Mint Chimichurri - a flavour packed no-cook sauce full of fresh herbs with a touch of chilli. The perfect partner for lamb!
- 2 garlic cloves core removed (see notes)
- ½ long red chilli seeds & ribs removed (see notes)
- 1 cup fresh mint leaves firmly packed
- 1 cup fresh parsley leaves firmly packed
- 2 tsp lemon juice
- 3 tbsp olive oil
- 2 tsp red wine vinegar
- 1 tsp garlic infused olive oil (see notes)
- fine salt to taste
Place garlic (2 cloves - core removed) and long red chilli (½ a chilli with seeds and ribs removed) in the bowl of a food processor and process until finely chopped.
Then add fresh mint leaves (1 cup - firmly packed) and fresh parsley leaves (1 cup - firmly packed) to the processor bowl and process until finely chopped, scraping the sides of the processor bowl as needed.
Combine lemon juice (2 tsp), olive oil (3 tblsp), red wine vinegar (2 tsp), garlic infused olive oil (1 tsp) and fine salt to taste in a bowl, then add chopped herb mixture and mix well to combine then serve.
*Please note that the amount of calories per serve is provided as a guide only, as ingredients and cooking methods can vary greatly*
- I have used only half a long red chilli, with the seeds and ribs removed to reduce the heat. You could use the whole chilli with or without the seeds and ribs if you would like it hotter.
- No food processor?
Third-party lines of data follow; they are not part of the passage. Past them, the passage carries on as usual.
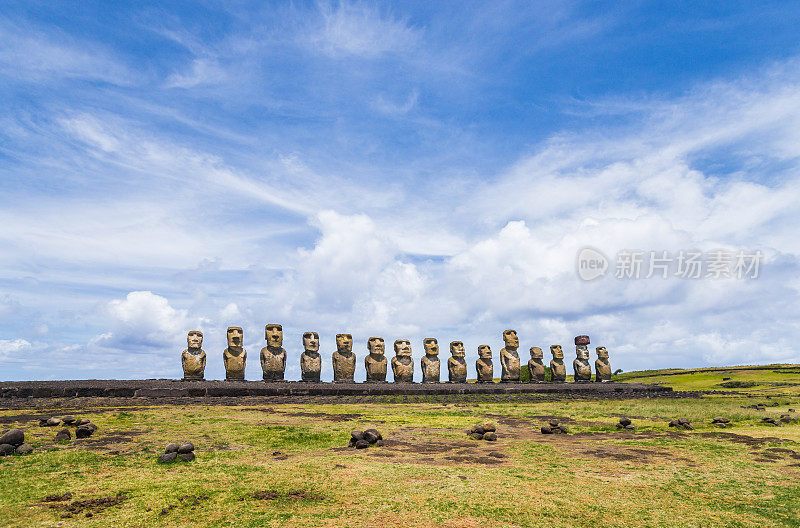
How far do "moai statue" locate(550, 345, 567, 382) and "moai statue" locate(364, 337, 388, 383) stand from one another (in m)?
12.7

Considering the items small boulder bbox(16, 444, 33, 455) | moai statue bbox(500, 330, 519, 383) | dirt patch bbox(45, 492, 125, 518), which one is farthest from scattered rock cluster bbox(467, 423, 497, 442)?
moai statue bbox(500, 330, 519, 383)

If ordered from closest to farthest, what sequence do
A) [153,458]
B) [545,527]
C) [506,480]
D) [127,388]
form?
1. [545,527]
2. [506,480]
3. [153,458]
4. [127,388]

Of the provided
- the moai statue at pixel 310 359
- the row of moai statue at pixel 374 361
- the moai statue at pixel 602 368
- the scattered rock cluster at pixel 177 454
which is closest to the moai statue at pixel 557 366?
the row of moai statue at pixel 374 361

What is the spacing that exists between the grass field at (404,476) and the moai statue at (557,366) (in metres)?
20.8

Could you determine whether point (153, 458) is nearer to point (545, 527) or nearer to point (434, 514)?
point (434, 514)

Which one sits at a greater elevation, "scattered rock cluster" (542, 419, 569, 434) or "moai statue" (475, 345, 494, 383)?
"moai statue" (475, 345, 494, 383)

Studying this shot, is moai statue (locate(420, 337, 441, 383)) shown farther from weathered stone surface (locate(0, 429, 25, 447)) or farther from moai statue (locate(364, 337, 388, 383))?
weathered stone surface (locate(0, 429, 25, 447))

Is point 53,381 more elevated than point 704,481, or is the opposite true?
point 53,381

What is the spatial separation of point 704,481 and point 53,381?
2529cm

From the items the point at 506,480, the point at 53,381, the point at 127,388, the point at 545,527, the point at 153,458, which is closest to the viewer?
the point at 545,527

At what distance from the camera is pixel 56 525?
223 inches

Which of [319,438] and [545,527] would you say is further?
[319,438]

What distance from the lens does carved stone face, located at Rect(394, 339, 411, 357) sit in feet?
95.5

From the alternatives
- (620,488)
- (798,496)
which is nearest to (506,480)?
(620,488)
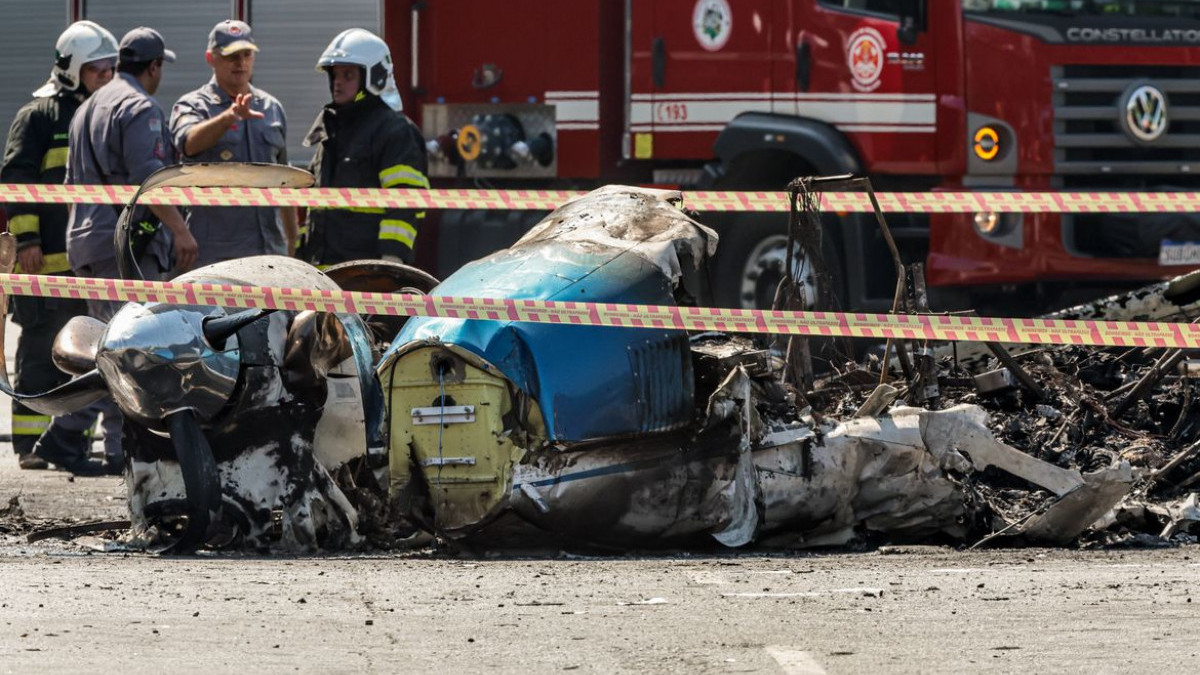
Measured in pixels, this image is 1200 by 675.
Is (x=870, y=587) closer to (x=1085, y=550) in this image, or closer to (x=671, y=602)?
(x=671, y=602)

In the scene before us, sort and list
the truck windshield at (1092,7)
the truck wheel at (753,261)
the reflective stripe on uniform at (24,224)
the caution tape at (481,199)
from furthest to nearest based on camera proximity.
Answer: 1. the truck wheel at (753,261)
2. the truck windshield at (1092,7)
3. the reflective stripe on uniform at (24,224)
4. the caution tape at (481,199)

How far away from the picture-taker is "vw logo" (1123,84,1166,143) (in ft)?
36.4

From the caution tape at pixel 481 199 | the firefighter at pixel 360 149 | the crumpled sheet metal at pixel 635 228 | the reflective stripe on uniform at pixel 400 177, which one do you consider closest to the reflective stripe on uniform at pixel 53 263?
the caution tape at pixel 481 199

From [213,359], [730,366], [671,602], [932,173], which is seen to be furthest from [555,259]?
[932,173]

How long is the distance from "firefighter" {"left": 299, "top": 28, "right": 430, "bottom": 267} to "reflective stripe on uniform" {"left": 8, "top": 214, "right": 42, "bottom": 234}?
135 centimetres

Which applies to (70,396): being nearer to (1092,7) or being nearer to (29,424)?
(29,424)

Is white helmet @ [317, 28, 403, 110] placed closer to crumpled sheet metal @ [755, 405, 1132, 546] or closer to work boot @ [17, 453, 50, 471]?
work boot @ [17, 453, 50, 471]

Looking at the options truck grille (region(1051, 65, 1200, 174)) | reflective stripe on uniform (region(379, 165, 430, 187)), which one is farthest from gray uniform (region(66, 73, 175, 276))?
truck grille (region(1051, 65, 1200, 174))

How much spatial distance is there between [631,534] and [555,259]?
93 cm

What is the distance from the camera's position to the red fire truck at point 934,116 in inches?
433

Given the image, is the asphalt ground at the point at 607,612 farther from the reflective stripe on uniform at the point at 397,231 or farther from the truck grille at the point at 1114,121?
the truck grille at the point at 1114,121

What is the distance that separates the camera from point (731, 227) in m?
11.6

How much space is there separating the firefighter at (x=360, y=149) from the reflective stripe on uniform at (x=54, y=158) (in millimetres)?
1320

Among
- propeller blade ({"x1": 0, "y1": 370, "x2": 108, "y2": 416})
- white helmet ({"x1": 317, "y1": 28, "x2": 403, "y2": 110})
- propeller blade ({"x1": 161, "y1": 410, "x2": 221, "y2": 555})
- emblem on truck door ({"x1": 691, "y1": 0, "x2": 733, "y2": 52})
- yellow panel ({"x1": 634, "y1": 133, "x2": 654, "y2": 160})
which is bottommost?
propeller blade ({"x1": 161, "y1": 410, "x2": 221, "y2": 555})
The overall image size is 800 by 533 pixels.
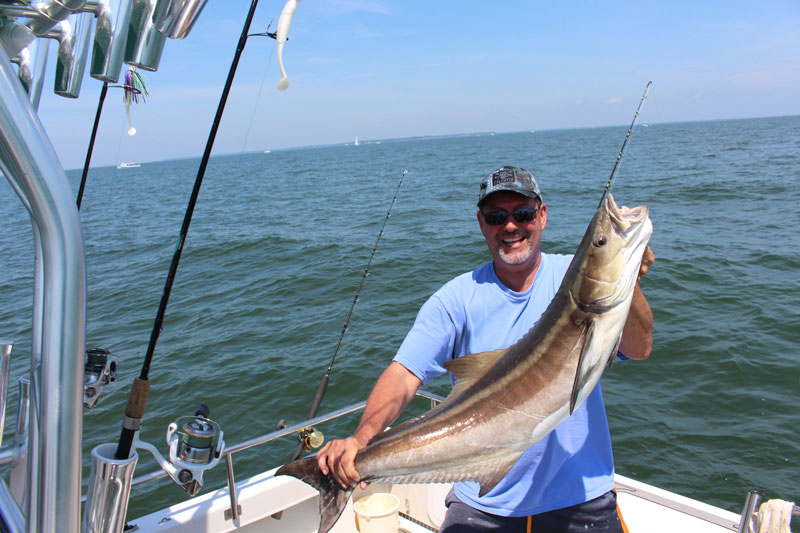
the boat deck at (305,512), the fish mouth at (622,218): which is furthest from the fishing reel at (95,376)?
the fish mouth at (622,218)

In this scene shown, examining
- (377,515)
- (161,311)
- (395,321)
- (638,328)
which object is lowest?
(395,321)

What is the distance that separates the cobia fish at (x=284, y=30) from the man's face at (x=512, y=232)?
1.40 m

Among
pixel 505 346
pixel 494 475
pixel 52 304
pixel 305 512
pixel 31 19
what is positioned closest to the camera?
pixel 52 304

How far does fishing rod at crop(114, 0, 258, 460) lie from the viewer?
6.16 ft

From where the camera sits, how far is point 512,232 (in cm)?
288

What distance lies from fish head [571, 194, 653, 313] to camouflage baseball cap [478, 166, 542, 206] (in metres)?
0.67

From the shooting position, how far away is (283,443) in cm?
→ 767

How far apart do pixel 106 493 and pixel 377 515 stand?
2808mm

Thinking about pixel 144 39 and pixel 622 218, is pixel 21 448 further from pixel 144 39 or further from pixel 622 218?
pixel 622 218

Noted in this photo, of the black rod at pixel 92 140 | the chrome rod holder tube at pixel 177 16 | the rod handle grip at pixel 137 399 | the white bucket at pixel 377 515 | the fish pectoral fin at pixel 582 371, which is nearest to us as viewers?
the chrome rod holder tube at pixel 177 16

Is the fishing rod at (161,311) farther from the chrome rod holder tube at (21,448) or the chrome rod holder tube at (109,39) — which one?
the chrome rod holder tube at (109,39)

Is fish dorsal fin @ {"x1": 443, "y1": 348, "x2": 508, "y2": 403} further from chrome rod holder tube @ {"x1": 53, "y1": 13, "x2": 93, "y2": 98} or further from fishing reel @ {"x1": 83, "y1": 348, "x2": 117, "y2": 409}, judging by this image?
chrome rod holder tube @ {"x1": 53, "y1": 13, "x2": 93, "y2": 98}

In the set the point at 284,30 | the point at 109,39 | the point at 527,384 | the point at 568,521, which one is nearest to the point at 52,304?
the point at 109,39

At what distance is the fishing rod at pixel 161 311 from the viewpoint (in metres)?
1.88
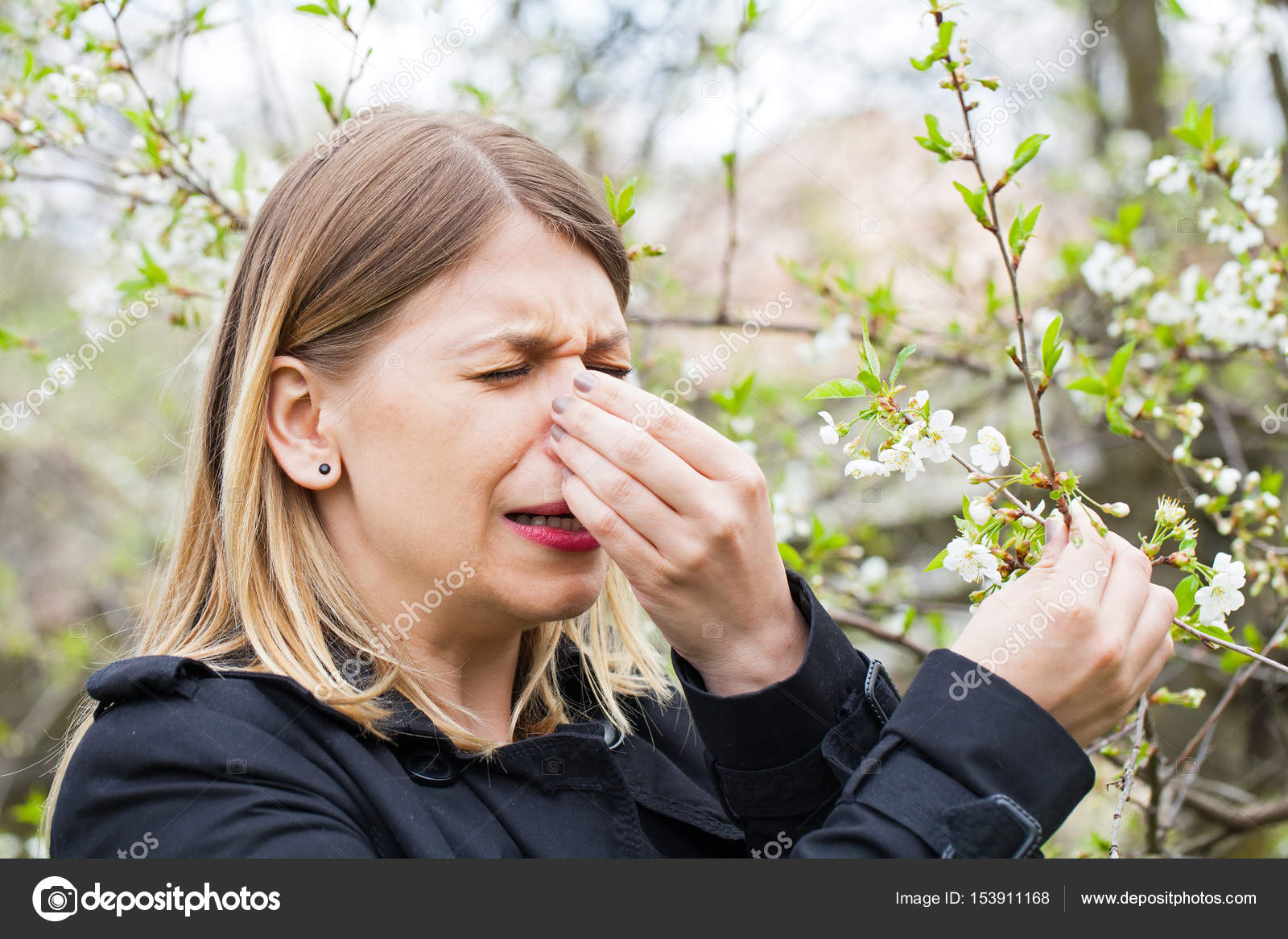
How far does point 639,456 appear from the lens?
3.95ft

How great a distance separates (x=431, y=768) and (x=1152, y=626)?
2.92ft

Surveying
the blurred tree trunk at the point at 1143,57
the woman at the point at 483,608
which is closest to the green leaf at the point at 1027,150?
the woman at the point at 483,608

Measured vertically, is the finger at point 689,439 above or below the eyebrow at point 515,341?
below

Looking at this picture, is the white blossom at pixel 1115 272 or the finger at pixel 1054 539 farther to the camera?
the white blossom at pixel 1115 272

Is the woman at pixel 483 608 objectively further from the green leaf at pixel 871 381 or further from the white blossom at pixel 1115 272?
the white blossom at pixel 1115 272

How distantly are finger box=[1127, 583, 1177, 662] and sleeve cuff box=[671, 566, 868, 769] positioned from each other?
359 millimetres

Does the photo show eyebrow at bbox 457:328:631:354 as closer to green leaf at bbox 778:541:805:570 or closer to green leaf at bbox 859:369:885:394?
green leaf at bbox 859:369:885:394

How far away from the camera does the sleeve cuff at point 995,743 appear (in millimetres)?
1054

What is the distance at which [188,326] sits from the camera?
7.09 feet

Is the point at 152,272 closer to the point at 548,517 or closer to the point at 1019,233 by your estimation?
the point at 548,517

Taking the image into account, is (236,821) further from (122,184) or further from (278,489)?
(122,184)

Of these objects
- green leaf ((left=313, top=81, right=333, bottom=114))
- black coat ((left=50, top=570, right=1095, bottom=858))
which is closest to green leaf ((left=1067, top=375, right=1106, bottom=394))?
black coat ((left=50, top=570, right=1095, bottom=858))

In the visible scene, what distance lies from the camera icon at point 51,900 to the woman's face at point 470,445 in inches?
20.3

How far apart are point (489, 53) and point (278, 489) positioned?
284 cm
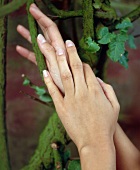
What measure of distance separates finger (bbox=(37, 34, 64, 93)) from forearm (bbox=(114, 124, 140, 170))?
0.23 m

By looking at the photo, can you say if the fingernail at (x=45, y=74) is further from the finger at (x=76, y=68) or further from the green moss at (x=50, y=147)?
the green moss at (x=50, y=147)

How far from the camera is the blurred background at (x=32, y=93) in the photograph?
1741mm

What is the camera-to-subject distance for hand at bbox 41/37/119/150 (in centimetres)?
113

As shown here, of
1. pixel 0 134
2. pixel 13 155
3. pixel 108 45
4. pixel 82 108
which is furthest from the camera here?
pixel 13 155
No problem - all you need is a sharp knife to finely chop the herbs and chilli by hand, and crush the garlic cloves.
- A note about the garlic infused olive oil. This sounds like an ingredient that would be hard to find, but most of the supermarkets now have a lot of different flavoured oils available. I know we have fresh garlic in the recipe already, but I like to add a small amount of the garlic infused oil because it's a different flavour to the fresh garlic.
- I like to "core" the garlic cloves, which means slicing the clove in half longways and removing the green "onion like" core in the centre (sometimes it's bright green, other times it's quite white). This makes the garlic flavour milder and less sharp. An Italian chef once explained it to me as the garlic being "hotter" with the core still in.